- **EXERCISE REQUIREMENTS**: From the data that follows, report the number of lines including "site", and only that number.

*** Opening of MATERIAL FOR THE TASK ***

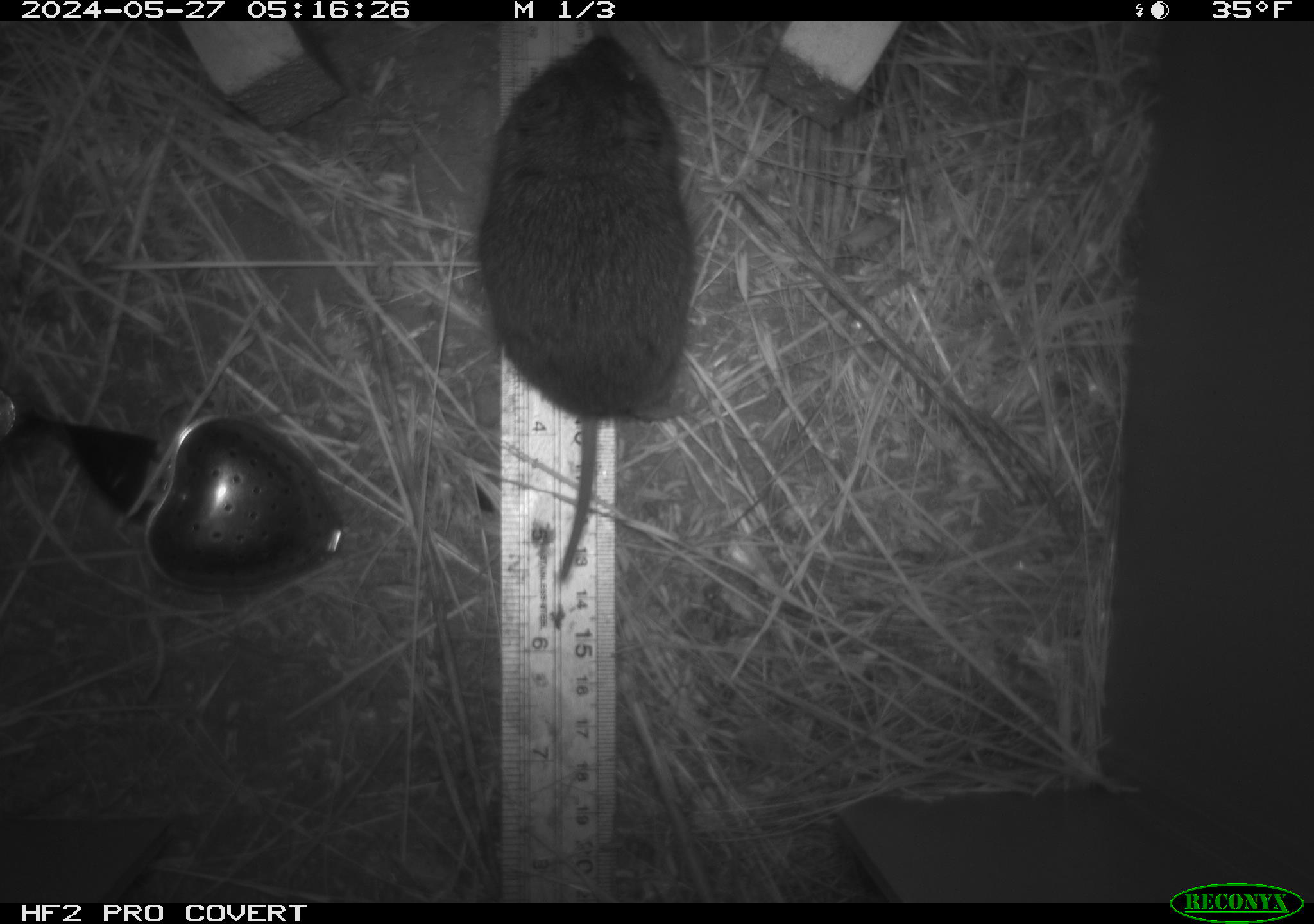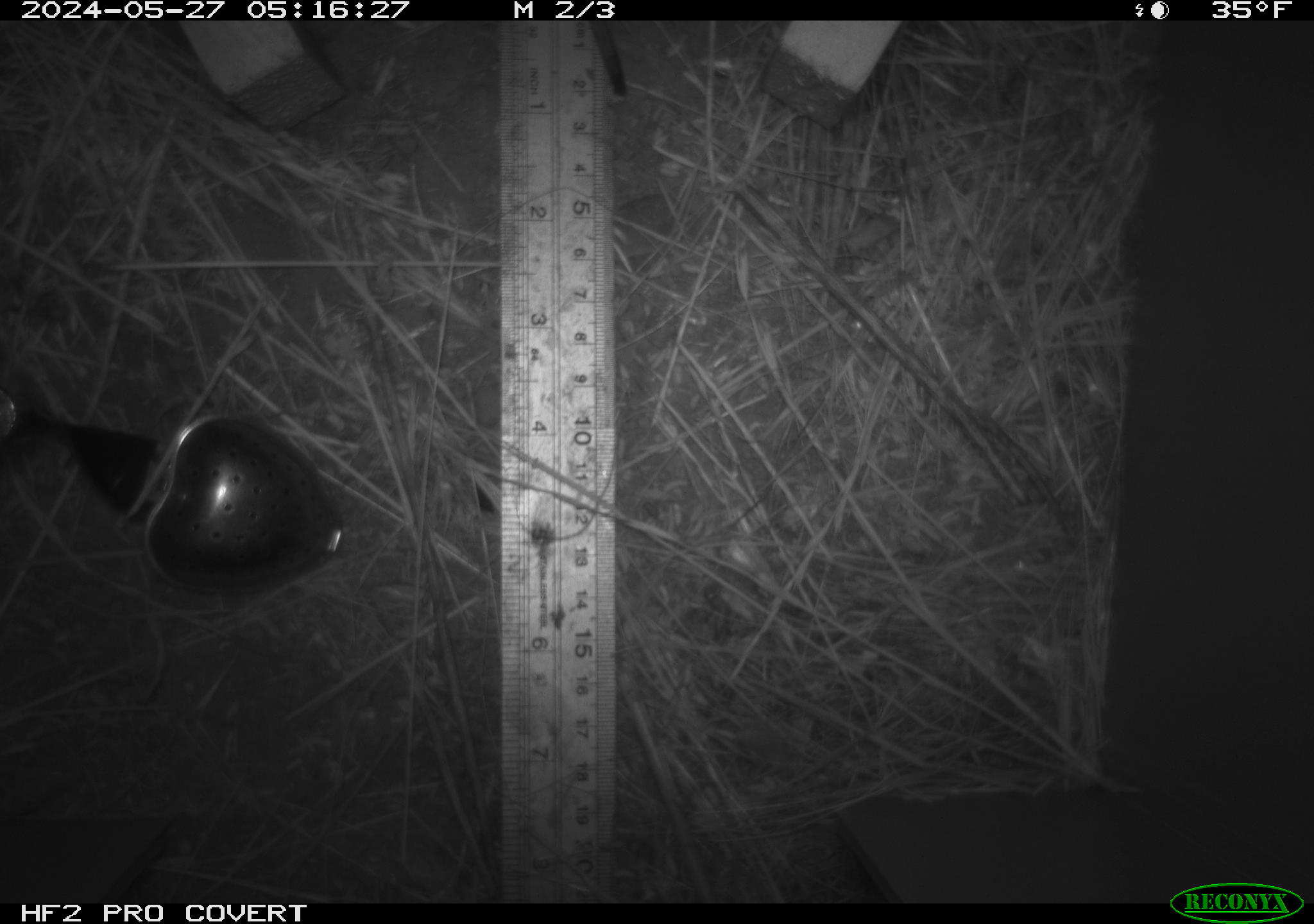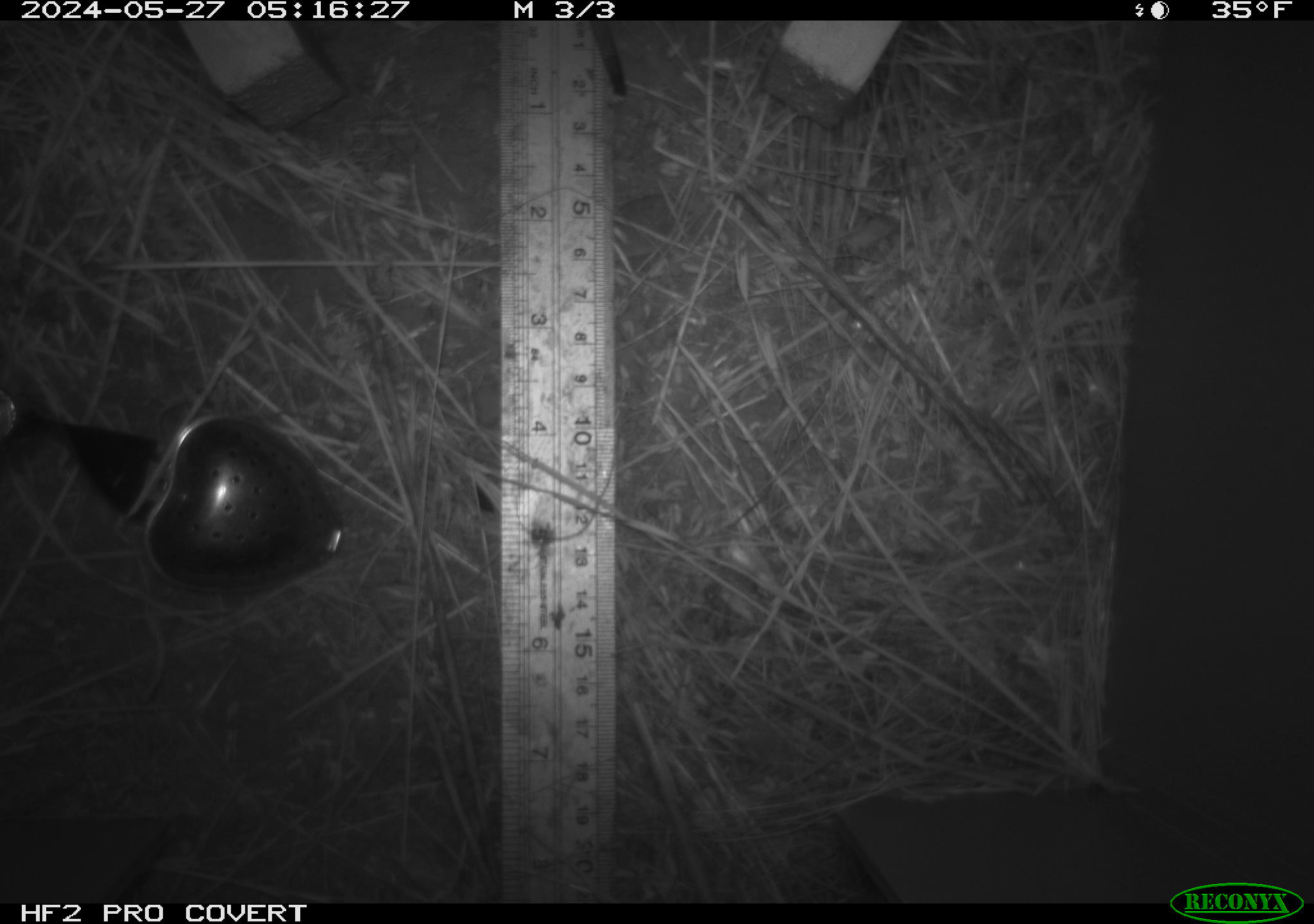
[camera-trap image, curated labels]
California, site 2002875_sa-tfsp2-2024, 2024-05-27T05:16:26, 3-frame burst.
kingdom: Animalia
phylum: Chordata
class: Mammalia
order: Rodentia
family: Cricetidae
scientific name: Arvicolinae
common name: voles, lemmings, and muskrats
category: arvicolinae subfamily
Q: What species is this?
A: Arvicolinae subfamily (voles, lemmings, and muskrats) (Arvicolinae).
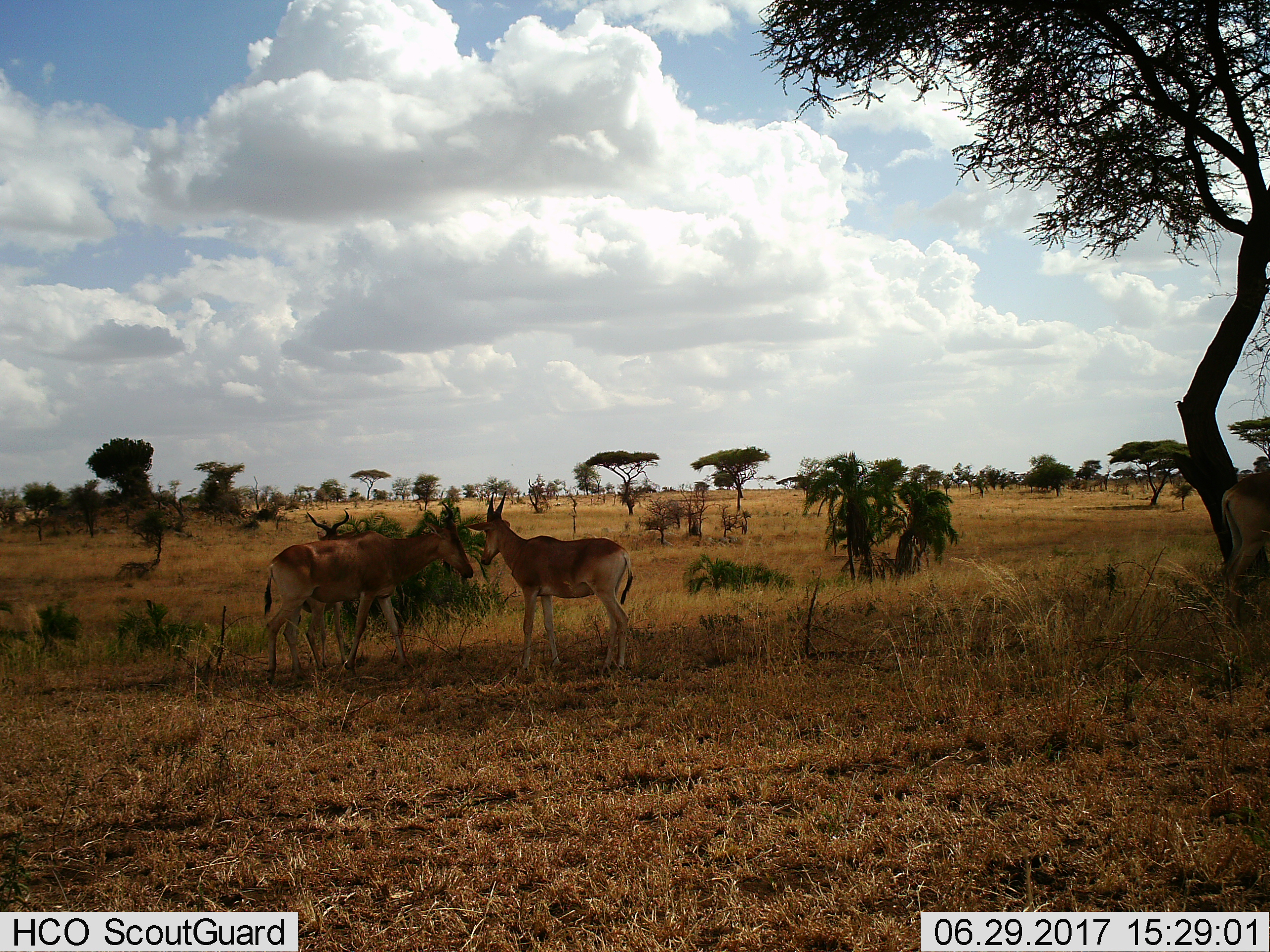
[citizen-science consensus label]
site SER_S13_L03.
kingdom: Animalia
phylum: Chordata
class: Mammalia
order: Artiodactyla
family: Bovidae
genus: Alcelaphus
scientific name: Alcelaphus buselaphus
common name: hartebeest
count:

*** Close of MATERIAL FOR THE TASK ***

- **WORKED SOLUTION**: 2